Stand out – Bring an easily-identifiable (read: loud and colourful) beach flag or umbrella to help lost members of your clan find their way back to camp. Pick a memorable location too – behind life-guard stations or near an easily identifiable landmark can work well.
Make like a marine – Having a whistle which family members recognise is also a good way to keep people together; binoculars for scanning the horizon for wandering children, as well as sea life, can be handy.
Keep your world on a string – We all know a family (or have, ahem, been there ourselves) who’ve lost the car keys or their wallet to the sandy depths or worse – to a lucky pick-pocket. Using key-chains allows you to keep things secure and hidden but ensures you can find them easily when you need to.

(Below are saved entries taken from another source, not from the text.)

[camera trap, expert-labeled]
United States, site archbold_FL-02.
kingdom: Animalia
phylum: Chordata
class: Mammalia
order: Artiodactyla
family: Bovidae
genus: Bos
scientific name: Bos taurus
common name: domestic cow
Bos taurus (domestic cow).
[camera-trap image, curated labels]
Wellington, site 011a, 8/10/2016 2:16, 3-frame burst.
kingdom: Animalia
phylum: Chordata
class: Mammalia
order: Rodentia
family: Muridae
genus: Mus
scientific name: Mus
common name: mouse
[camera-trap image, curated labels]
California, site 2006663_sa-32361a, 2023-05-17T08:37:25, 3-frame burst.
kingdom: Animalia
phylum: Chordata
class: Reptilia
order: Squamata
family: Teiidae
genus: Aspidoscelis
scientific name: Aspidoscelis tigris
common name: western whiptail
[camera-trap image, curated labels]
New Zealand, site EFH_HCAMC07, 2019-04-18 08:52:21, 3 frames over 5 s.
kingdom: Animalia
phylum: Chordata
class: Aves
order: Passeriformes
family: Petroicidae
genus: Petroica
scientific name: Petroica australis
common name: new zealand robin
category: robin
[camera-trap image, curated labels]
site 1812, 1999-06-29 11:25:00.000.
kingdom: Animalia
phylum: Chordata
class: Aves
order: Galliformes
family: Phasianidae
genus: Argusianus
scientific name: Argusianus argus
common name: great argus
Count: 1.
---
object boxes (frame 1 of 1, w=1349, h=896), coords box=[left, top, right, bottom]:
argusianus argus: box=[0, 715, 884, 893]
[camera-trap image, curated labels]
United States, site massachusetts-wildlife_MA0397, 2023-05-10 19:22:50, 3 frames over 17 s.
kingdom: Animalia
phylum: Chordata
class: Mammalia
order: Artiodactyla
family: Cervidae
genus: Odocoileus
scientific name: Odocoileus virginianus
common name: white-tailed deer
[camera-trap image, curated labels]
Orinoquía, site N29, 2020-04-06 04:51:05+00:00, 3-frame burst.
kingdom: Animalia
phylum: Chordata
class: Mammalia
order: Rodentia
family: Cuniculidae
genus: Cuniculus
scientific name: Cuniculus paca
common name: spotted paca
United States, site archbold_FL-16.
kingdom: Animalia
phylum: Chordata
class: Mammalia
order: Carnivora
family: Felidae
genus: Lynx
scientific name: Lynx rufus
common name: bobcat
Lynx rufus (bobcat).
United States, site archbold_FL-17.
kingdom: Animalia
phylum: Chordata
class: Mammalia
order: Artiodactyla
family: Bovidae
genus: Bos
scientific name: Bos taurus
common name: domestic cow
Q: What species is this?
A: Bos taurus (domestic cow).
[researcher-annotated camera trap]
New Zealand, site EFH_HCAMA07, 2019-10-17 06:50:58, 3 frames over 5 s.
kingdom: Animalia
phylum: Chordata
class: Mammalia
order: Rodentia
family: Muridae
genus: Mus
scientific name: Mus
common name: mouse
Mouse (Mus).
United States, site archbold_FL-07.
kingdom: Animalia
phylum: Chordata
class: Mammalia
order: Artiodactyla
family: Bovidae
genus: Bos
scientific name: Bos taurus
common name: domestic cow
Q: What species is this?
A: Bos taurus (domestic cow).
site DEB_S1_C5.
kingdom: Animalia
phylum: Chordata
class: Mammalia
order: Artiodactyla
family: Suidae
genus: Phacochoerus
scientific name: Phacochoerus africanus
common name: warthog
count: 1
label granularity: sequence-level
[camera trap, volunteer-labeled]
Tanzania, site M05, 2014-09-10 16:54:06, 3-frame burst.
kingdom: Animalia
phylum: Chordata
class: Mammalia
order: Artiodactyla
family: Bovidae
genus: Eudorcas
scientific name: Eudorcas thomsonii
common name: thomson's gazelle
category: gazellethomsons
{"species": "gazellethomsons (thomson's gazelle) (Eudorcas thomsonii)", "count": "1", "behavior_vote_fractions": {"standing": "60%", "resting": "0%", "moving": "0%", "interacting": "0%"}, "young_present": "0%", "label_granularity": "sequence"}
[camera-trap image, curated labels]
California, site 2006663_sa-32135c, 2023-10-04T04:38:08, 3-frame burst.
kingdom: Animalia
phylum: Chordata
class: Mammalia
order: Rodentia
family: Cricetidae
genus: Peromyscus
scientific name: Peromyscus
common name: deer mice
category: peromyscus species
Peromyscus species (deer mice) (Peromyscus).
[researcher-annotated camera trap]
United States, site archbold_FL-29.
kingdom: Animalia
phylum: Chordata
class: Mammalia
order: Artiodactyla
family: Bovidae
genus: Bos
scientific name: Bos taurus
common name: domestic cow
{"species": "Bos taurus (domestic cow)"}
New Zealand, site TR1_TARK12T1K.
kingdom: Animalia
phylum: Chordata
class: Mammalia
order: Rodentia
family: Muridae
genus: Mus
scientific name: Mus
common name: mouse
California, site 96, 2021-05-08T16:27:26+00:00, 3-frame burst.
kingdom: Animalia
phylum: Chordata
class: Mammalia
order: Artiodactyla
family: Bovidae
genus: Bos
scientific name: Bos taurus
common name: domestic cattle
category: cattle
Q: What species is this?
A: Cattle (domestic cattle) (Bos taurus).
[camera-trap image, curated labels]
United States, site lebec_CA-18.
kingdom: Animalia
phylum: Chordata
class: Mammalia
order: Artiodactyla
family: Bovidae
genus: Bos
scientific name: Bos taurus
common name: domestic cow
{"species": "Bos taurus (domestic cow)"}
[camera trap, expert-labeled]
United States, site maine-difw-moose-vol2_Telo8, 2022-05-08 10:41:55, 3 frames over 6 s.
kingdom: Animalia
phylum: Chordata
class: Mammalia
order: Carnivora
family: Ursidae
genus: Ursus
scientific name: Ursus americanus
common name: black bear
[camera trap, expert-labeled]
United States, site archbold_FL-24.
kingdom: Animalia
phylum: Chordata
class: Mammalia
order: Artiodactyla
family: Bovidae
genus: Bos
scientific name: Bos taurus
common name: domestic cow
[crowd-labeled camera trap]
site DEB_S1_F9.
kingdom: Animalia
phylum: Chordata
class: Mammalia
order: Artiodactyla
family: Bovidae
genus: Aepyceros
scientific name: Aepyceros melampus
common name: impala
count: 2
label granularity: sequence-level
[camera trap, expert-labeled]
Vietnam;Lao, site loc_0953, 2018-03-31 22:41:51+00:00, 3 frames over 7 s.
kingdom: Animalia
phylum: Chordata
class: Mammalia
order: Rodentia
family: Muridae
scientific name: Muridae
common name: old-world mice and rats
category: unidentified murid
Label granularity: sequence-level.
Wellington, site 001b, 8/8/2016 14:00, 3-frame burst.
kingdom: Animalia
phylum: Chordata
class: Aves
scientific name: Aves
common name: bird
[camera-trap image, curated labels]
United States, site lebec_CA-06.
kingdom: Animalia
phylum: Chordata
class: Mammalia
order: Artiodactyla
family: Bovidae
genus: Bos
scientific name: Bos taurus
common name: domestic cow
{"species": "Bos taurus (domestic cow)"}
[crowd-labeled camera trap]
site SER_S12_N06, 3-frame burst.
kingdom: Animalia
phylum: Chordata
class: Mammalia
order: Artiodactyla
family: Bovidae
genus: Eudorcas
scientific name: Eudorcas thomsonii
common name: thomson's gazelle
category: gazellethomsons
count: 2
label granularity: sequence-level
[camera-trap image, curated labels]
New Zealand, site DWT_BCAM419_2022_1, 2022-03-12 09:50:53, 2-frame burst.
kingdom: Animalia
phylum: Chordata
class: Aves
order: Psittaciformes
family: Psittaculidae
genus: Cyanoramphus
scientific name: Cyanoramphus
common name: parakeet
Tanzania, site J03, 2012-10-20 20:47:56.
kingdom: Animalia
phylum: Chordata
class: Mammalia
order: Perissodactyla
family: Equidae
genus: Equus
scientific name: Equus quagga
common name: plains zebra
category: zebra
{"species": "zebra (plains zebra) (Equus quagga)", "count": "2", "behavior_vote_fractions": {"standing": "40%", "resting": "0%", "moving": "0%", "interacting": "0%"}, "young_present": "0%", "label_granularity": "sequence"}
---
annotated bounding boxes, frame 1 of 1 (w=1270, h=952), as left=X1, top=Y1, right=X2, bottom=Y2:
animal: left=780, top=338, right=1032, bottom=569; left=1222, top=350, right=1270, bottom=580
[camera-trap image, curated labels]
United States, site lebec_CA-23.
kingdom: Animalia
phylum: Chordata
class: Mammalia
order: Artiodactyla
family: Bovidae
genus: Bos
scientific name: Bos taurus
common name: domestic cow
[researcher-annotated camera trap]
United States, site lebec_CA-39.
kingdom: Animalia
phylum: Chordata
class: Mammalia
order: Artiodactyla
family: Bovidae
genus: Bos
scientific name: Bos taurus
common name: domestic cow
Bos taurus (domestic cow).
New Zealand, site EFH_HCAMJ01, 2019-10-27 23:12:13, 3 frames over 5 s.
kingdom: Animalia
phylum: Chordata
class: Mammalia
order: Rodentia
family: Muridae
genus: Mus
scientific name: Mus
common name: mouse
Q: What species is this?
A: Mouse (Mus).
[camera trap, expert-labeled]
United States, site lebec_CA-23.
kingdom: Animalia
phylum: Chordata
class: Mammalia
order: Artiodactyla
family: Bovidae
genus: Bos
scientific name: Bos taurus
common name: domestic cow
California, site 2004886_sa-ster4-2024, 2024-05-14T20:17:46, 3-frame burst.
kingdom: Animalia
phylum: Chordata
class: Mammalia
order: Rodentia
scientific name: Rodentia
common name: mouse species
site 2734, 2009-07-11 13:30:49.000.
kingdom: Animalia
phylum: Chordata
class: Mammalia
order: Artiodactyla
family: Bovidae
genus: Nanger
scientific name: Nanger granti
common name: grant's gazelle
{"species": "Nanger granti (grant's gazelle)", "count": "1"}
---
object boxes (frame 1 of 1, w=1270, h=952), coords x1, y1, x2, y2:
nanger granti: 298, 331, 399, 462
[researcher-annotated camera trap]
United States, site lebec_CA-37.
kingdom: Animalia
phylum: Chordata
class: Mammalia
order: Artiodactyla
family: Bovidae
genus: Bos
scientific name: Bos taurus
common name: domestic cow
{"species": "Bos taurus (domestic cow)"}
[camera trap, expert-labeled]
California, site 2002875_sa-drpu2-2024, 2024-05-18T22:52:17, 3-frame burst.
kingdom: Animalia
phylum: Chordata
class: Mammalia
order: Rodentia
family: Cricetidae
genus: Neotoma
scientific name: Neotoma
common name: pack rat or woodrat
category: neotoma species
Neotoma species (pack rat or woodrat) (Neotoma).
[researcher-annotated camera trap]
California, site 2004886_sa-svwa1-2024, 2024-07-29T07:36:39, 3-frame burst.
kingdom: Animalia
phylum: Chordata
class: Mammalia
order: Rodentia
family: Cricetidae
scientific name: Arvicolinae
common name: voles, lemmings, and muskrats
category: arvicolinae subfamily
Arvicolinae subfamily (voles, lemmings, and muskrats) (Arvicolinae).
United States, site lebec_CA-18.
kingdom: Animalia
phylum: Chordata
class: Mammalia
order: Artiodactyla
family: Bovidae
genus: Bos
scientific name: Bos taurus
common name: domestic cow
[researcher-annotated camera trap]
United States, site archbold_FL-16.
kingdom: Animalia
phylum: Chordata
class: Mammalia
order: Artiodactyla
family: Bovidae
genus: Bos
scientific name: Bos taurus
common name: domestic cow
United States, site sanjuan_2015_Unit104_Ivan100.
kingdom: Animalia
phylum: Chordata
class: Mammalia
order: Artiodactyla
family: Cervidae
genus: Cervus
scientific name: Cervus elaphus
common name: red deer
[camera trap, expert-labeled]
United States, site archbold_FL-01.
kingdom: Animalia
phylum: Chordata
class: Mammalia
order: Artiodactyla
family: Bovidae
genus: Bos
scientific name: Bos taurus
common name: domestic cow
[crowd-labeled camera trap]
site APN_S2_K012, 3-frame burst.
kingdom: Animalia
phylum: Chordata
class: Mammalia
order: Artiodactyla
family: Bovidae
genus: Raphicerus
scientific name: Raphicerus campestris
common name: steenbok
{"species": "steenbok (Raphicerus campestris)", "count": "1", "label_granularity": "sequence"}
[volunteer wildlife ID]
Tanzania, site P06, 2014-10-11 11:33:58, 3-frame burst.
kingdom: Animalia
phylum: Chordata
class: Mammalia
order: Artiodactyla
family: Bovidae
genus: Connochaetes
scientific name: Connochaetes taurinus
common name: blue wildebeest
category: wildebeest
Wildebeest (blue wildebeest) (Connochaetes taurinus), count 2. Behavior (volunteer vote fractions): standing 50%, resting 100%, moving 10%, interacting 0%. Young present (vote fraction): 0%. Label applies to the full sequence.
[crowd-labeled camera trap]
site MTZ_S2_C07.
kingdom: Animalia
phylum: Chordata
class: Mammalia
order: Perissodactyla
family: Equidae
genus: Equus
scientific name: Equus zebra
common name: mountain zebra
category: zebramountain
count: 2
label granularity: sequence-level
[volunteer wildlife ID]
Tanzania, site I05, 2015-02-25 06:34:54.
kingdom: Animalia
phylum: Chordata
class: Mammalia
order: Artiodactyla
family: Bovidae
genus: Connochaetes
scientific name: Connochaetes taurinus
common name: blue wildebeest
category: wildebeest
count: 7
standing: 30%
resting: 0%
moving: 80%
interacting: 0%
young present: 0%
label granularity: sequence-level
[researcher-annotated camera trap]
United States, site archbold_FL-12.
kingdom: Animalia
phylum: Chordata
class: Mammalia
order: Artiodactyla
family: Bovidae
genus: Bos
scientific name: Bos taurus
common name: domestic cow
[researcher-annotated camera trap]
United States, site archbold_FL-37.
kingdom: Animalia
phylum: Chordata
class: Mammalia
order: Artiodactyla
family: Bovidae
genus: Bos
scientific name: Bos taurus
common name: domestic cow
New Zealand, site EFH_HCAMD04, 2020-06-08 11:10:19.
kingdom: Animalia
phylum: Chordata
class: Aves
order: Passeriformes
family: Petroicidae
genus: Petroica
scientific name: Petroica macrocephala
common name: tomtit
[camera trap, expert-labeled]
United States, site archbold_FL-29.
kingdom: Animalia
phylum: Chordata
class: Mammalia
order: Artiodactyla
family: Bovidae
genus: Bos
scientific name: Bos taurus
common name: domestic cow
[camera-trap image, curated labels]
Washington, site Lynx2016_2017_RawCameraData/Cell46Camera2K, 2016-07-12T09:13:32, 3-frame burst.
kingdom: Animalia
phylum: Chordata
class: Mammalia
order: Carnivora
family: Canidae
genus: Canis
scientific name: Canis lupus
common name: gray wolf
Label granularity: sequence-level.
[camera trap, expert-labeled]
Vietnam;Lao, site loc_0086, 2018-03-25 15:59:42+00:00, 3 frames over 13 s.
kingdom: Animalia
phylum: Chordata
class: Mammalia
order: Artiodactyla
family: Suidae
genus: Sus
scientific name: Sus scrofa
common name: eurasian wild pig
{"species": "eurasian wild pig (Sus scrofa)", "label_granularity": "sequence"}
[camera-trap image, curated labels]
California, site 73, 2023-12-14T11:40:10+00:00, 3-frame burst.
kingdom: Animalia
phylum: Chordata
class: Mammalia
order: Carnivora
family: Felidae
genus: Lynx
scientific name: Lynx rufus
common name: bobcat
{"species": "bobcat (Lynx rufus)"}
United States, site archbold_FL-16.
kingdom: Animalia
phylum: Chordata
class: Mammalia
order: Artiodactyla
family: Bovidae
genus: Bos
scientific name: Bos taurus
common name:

Who needs YouTube when you've got each other? © Hoxton/Sam Edwards / Getty Images
Leave valuables at home
No-one wants tears at the end of a day at the beach. Consider leaving these items at home:
Expensive tech – Sand isn’t known for being kind to cameras, nor is water the best bedfellow for your smartphone or tablet. Add grubby little hands into the mix and it’s a recipe for disaster. Say goodbye to that perfect Instagram shot and relax into some tech-free family time. Can’t leave the screens at home? Invest in waterproof cases, keep them in a zip-lock bag and stow them safely with other valuables.
Cherished toys – The beach is not the place for children to bring their favourite toys unless there’s a spare one at home. Sure, you can wash something if it gets wet or sandy, but it’s all too easy to bury something or see it wash away with the tide… which could cause major problems at bedtime.